:: 数据材料
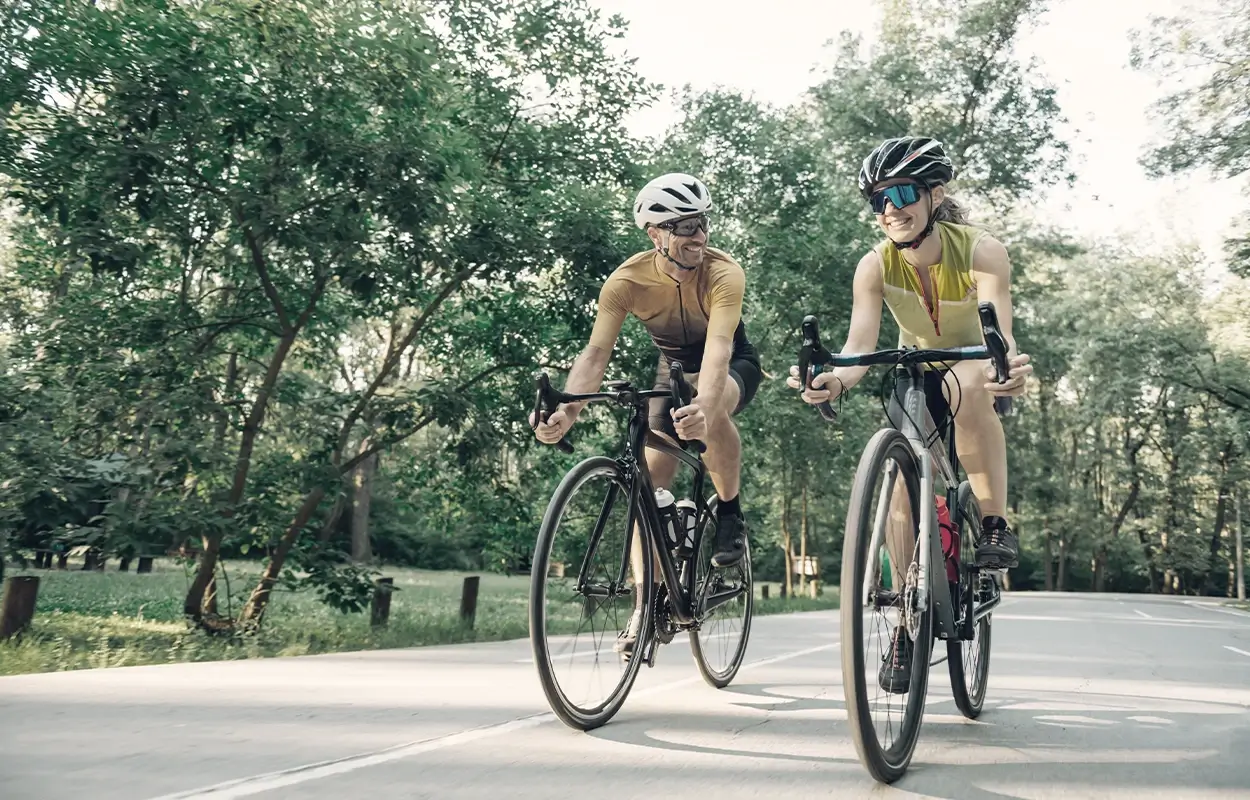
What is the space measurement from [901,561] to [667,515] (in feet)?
4.72

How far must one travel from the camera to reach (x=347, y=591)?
37.1 ft

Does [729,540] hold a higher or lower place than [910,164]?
lower

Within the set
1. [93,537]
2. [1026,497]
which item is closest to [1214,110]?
[93,537]

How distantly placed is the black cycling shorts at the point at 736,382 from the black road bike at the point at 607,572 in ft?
0.33

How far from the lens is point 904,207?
15.0 feet

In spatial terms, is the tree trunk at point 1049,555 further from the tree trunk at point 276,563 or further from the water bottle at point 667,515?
the water bottle at point 667,515

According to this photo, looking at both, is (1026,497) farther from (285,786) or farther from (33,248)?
(285,786)

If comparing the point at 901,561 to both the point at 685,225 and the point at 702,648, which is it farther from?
the point at 702,648

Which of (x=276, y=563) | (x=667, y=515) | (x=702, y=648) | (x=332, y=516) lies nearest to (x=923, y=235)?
(x=667, y=515)

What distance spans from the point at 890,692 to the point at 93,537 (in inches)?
311

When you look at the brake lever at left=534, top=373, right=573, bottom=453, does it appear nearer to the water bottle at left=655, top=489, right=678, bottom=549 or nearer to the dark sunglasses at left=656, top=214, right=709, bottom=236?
the water bottle at left=655, top=489, right=678, bottom=549

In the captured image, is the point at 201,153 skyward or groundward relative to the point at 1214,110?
groundward

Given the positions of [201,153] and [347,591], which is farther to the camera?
[347,591]

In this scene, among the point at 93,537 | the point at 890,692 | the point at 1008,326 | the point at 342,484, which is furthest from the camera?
the point at 342,484
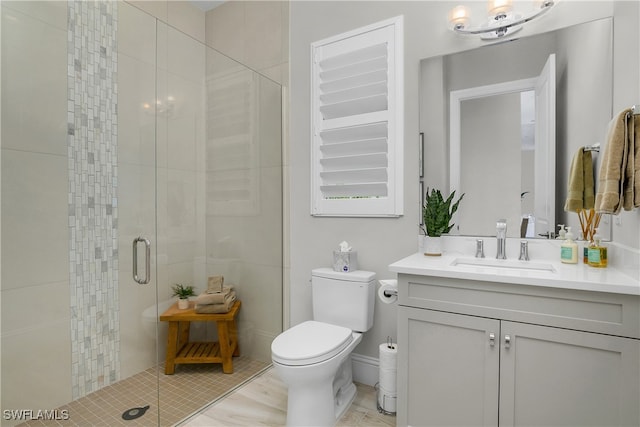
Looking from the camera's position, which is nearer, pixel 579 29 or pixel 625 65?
pixel 625 65

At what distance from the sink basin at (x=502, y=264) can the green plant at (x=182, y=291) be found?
1.44 meters

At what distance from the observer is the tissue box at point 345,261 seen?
6.82 ft

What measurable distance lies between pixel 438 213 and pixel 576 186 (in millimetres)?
631

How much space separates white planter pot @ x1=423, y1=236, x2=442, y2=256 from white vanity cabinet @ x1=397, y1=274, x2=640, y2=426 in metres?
0.36

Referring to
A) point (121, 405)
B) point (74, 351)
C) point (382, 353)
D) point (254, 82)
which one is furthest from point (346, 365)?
point (254, 82)

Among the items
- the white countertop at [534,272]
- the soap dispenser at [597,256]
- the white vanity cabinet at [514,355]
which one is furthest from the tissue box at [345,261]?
the soap dispenser at [597,256]

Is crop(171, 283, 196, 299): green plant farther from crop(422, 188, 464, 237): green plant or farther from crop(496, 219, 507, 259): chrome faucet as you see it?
crop(496, 219, 507, 259): chrome faucet

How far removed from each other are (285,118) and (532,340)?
2.01 metres

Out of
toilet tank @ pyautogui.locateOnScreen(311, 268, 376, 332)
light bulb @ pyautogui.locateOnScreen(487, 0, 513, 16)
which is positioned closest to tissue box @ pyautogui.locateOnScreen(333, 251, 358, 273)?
toilet tank @ pyautogui.locateOnScreen(311, 268, 376, 332)

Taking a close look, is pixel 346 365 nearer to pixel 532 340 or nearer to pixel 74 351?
pixel 532 340

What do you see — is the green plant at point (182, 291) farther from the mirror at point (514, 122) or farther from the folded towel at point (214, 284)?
the mirror at point (514, 122)

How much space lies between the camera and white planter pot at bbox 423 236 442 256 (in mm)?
1827

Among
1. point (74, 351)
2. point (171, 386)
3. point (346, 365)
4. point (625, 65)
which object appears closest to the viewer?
point (625, 65)

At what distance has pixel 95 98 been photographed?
165 centimetres
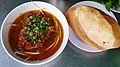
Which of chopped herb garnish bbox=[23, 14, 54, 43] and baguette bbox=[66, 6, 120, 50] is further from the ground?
chopped herb garnish bbox=[23, 14, 54, 43]

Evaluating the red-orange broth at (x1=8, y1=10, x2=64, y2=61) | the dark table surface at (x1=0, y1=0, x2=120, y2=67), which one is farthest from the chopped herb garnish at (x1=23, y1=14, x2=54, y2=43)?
the dark table surface at (x1=0, y1=0, x2=120, y2=67)

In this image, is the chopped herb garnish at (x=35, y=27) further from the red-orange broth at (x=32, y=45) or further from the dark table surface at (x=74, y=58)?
::::
● **任务目标**
请从包含"Referring to"的那一行起，至包含"2.01 metres"的那一行止（首尾两行均包括在内），将其中的"green plant"改为"potted plant"，其余内容一律保持不变，重新写出这些行。

● **结果**
Referring to
A) point (121, 405)
B) point (74, 351)
C) point (382, 353)
D) point (254, 82)
which one is furthest from point (346, 365)?
point (254, 82)

Among the items
- the white countertop at [534,272]
- the soap dispenser at [597,256]
- the white vanity cabinet at [514,355]
which one is furthest from the tissue box at [345,261]?
the soap dispenser at [597,256]

Is crop(171, 283, 196, 299): potted plant farther from crop(422, 188, 464, 237): potted plant or farther from crop(496, 219, 507, 259): chrome faucet as you see it?
crop(496, 219, 507, 259): chrome faucet

How far removed from each other are (285,118) and (532,340)?
2.01 metres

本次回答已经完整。